The case for the second to fourth respondents
[28] In opposing the application, the second to fourth respondents raised three points in limine, namely, that this Court has no jurisdiction to hear this application as the applicant has not exhausted the SAFA internal remedies available to it; lack of urgency; and failure to establish the requirements for the granting of an interdict.
[29] Regarding the point in limine of lack of jurisdiction, the second to fourth respondents contend that the decision of the fourth respondent was ‘corrected’ by the first respondent in the letter in which the applicant was invited to appoint an arbitrator of its choice who would determine the complaint in the Arbitration Tribunal.
[30] In refuting the urgency contended for by the applicant, the second to fourth respondents state that the applicant ought to have brought the application on 17 March 2025 upon receipt of the decision of the fifth respondent, and to the extent that it delayed in launching these proceedings, the urgency it now asserts is self-created.
[31] As regards the applicant’s failure to satisfy the requirements for the grant of an interdict, the second to fourth respondents contend that the applicant has not proved that it will suffer irreparable harm if the interdict it seeks is not granted. In this regard, they further state that beyond the result of the match of 25 January 2025, the applicant has no entitlement to any further recourse as it did not play the match under protest. This means that there is no irreparable harm facing the applicant. According to the second to fourth respondents, had the applicant played the match under protest, it would be entitled to a reversal of the match result upon due process being followed.

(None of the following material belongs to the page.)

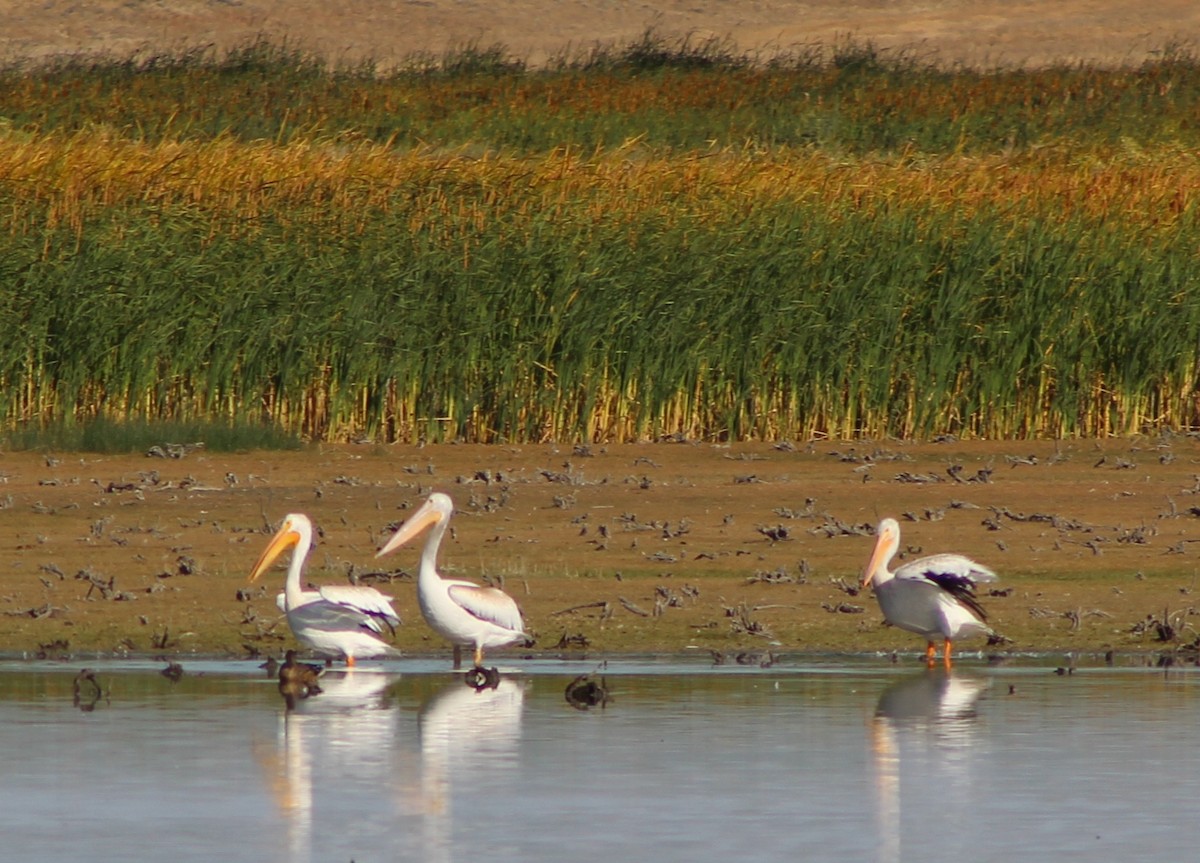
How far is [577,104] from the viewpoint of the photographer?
32.1 meters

[32] In support of the contention that the applicant has other satisfactory remedy available to it, the second to fourth respondents state the first respondent opened the avenue of arbitration by inviting the applicant to appoint an arbitrator of its choice. Therefore, the applicant has no entitlement to the interdictory relief it seeks as there still remains the avenue of arbitration as an alternative remedy.
[33] On the merits of the review application, and without specifically denying that there is a father-and-son-relationship between the third respondent and Mr Ntando Mbangatha, the second to fourth respondents state that the applicant has failed to establish how the alleged relationship influenced the outcome of the match; and how it gave the sixth respondent unfair advantage. In this regard, they further contend that the third respondent’s role was, in any event, a preparatory one having no influence on the play in the game between the applicant and the sixth respondent.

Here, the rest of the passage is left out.